-- Provided passage --
________________________
Predictably, Kate only gave her mom minimal answers; “yes”, “no”, “cool”; so when she was done, I took over the conversation, filling her in on the details of our trip so far. I remembered how much I had longed to hear from my daughter when she was away with her Nana last summer on the Baltic.

My sister could not thank me enough for calling her. “You just made my day!” she exclaimed. I am sure Kate knew her mom would want to hear from her; but, as children do, wanted to draw the lines between her life experiences and her parents’. Fortunately, she had no qualms about sharing this experience with her aunt- so we had plenty of fun moments together, which we will remember for a long time.

Day 2- Embarkation Part A: Organization & Challenges

Today we all slept in a bit – trying to catch up on some shut eye. However, by 10 am we were repacked and ready to head to our cruise ship. Once again we each had to drag our suitcases up and down stairs and through narrow alleys until we reached our vaporetto stop. By the time we arrived at the dock, we were soaked with sweat. Everyone received a room key but David and Kate were disappointed to learn they needed to wear identification bracelets due to their age. This would become a point of contention later in the day. However, at this moment everyone was eager to check out their staterooms and explore the ship.
________________________
-- Data extracts --
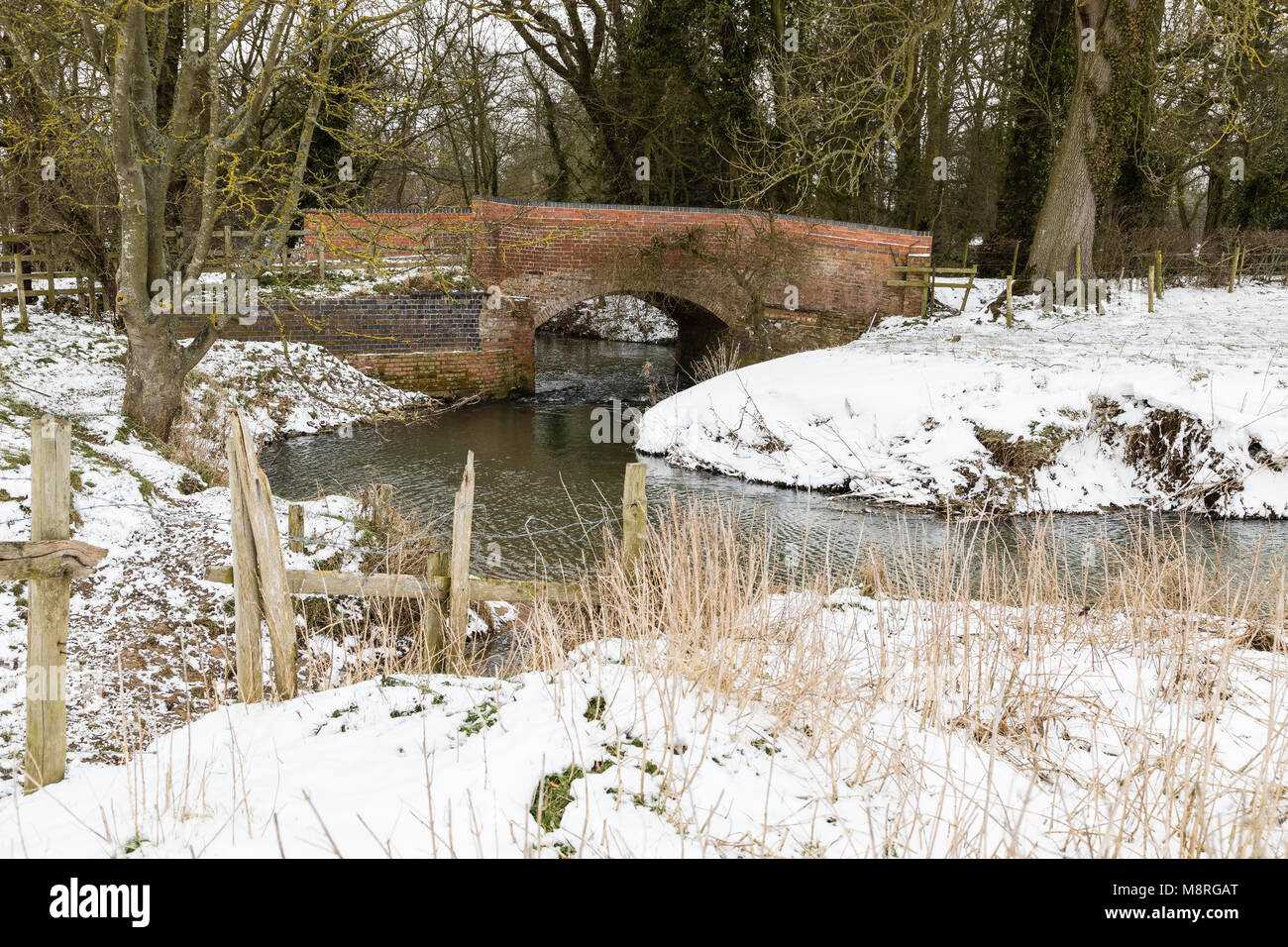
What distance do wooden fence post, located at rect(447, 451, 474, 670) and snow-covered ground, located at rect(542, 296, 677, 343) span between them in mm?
21045

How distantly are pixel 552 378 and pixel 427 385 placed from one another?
3.49m

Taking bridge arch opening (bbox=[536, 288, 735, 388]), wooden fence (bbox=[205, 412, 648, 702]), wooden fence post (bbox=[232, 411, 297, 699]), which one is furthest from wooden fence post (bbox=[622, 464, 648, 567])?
bridge arch opening (bbox=[536, 288, 735, 388])

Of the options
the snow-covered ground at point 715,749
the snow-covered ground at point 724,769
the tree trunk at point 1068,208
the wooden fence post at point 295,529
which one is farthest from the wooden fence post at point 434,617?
the tree trunk at point 1068,208

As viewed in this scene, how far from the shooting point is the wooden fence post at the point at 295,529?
6.68 meters

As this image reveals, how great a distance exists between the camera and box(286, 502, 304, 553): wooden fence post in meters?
6.68

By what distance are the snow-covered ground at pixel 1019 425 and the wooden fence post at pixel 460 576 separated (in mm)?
6016

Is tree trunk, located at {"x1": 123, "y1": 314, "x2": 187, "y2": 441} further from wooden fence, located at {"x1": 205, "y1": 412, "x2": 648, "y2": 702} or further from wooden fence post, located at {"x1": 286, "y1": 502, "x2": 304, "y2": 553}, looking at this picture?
wooden fence, located at {"x1": 205, "y1": 412, "x2": 648, "y2": 702}

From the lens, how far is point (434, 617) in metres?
5.24

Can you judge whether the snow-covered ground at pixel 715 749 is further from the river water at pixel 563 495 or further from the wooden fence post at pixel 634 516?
the river water at pixel 563 495

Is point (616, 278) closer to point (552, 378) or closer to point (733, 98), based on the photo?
point (552, 378)

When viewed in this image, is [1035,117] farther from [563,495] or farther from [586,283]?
[563,495]

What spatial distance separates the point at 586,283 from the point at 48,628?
14.2 m

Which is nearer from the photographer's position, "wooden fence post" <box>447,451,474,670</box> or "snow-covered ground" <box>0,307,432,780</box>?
"snow-covered ground" <box>0,307,432,780</box>
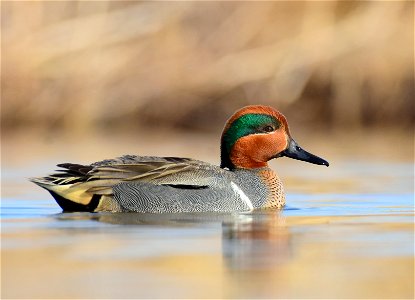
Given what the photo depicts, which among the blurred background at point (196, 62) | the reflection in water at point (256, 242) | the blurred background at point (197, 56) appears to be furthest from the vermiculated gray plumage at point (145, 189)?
the blurred background at point (197, 56)


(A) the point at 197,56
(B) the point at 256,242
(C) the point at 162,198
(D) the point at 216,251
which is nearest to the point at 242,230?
(B) the point at 256,242

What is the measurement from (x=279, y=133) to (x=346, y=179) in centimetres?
230

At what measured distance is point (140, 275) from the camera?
5344 mm

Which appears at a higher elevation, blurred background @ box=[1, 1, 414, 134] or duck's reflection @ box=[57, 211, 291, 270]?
blurred background @ box=[1, 1, 414, 134]

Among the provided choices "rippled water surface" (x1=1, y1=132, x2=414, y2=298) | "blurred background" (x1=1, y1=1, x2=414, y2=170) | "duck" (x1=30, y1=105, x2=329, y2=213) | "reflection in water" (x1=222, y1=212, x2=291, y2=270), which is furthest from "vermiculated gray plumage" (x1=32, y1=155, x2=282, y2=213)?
"blurred background" (x1=1, y1=1, x2=414, y2=170)

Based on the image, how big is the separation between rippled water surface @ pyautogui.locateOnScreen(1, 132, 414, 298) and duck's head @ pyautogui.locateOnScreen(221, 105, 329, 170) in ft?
1.47

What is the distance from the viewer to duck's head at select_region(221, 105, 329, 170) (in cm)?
838

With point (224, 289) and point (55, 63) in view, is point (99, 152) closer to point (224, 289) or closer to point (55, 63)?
point (55, 63)

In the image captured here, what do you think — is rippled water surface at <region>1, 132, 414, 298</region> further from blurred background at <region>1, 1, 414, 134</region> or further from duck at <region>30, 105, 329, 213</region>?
blurred background at <region>1, 1, 414, 134</region>

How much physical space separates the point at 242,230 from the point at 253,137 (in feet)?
5.40

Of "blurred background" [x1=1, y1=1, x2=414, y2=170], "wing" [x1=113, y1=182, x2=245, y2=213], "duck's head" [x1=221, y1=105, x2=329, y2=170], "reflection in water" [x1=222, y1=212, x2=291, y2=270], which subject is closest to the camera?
"reflection in water" [x1=222, y1=212, x2=291, y2=270]

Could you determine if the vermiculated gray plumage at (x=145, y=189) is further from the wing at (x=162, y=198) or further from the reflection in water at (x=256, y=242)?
the reflection in water at (x=256, y=242)

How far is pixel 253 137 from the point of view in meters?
8.42

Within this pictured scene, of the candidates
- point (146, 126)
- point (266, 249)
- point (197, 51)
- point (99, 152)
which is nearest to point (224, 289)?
point (266, 249)
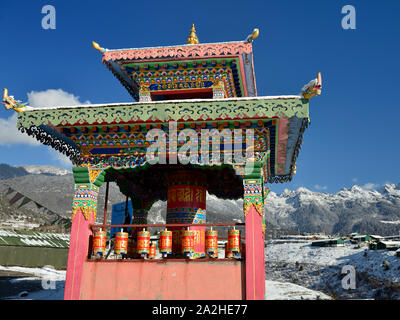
________________________
-- Work order A --
For each statement about the cruise account, answer yes or no and quote the words of the account that decide it: (i) Kate gave her mom long, detailed answers. (ii) By 10 am the group was repacked and ready to head to the cruise ship. (iii) Everyone received a room key.
-- Work order B --
The cruise account gives the minimal answers Kate gave her mom. List all of them.
-- Work order C --
Transcribe the part of the cruise account that opens with the words containing "Today we all" and closes with "explore the ship.".

-- Task response A --
(i) No: "Kate only gave her mom minimal answers"
(ii) Yes: "by 10 am we were repacked and ready to head to our cruise ship"
(iii) Yes: "Everyone received a room key"

-- Task response B --
"yes", "no", "cool"

-- Task response C --
Today we all slept in a bit – trying to catch up on some shut eye. However, by 10 am we were repacked and ready to head to our cruise ship. Once again we each had to drag our suitcases up and down stairs and through narrow alleys until we reached our vaporetto stop. By the time we arrived at the dock, we were soaked with sweat. Everyone received a room key but David and Kate were disappointed to learn they needed to wear identification bracelets due to their age. This would become a point of contention later in the day. However, at this moment everyone was eager to check out their staterooms and explore the ship.